Consumers buying lots of products is what every company hopes for when they put money into advertising.  So why be ambiguous, ethereal, or vague with the ad?  Why be so clever that you hurt the bottom line?  I think that’s exactly what the Droid did with their initial ad campaign.  The Droid is a smartphone from Verizon, Motorola and Google.  This seemingly unbeatable trio had a one million dollar ad campaign to introduce the Droid as the answer to Apple’s iPhone, and yet I don’t think they hit the mark.   The results are in the numbers – the iPhone sold over 1 million phones during the first weekend of its release, and the Droid will potentially sell 1 million during their first quarter.  How could this be?  Verizon is a superior network with more customers, Motorola makes good products, and Google is ubiquitous.  I think it was the ad campaign.  You just didn’t know what the heck they were selling.

The iPhone ads tell you exactly what you’re getting.  They even tell you it’s a phone.  The Droid’s announcement was a commercial called “The Stealth.” It featured several stealth bombers dropping “bombs’ on remote locations throughout the U.S.; in the middle of an ocean, on a deserted highway, in a forest – and finally in the front yard of a desolate ranch. It was beautifully shot and very reminiscent of the “Independence Day” movie trailer.  The last shot features two older men walking toward the crater that is now the front of their ranch while the ‘bomb’ opens up to reveal something we can’t identify.  The older rancher says to his companion –“What in the world is that?”  A question, I say needs an answer, because the commercial told me nothing.  It didn’t even tell me it was a phone.  And furthermore, it is highly unlikely that two ranchers in the middle of nowhere are interested in a phone that will give them a wireless connection to the internet, a convenient way to watch YouTube, a built in application to keep all their contacts straight and the ability to take photos at a moment’s notice to send to friends and relatives.  Here was an opportunity for Verizon a better network, with more customers to steal the thunder from the iPhone.  More people own PC’s than Macs, more people use the Verizon network than AT&T and they’re showing me stealth bombers and remote locations in the US.  I think they were too creative for their own good.  And I believe that’s why the Droid’s sales didn’t crush the iPhone.
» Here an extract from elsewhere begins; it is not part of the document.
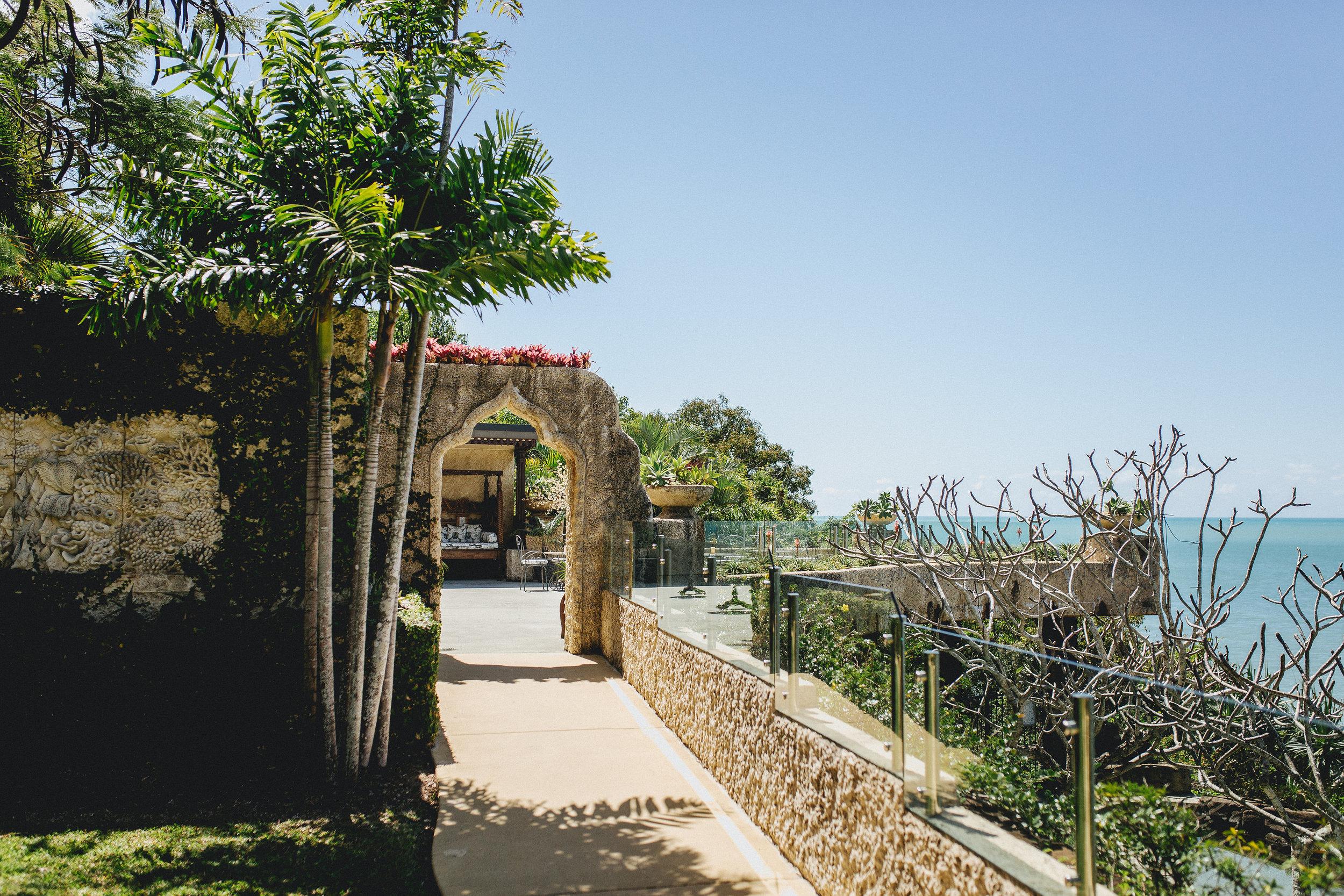 Villa-Botanica-Wedding-Photographer-Playback-Studios(45of760).jpg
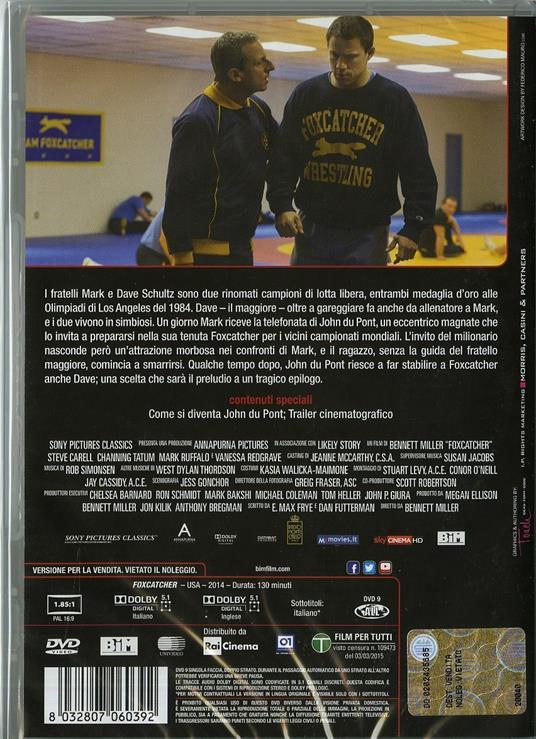 Foxcatcher. Una storia americana di Bennett Miller - DVD - 2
What about you – any commercials you’ve seen that were so creative the message didn’t reach you?


This Post Has 3 Comments

  1. Gabriel Novo

    I agree completely that when clever is the goal and not selling products, the message is lost upon the consumer. The best example of a advertisement FUBAR of epic proportions were the Bill Gates/Jerry Seinfeld Microsoft ads ( They painfully missed the mark and failed to convey anything other than a sense of the surreal.

    On the other hand you have the recent Old Spice Superbowl ad, “The Man Your Man Could Smell Like”, that not only was incredibly creative, but sold the product exceptionally well. People were talking about that ad it seemed for weeks after it aired. Great “making of” and interview with the writers –>

    I’m all for pushing boundaries, but if you’re going to go way out there, you have to take the audience along with you.

  2. Maria

    Gabriel – I forgot about those Microsoft ads. Yikes! They were pulled faster than you could say “What??!”.

    Thanks for the illustrative links.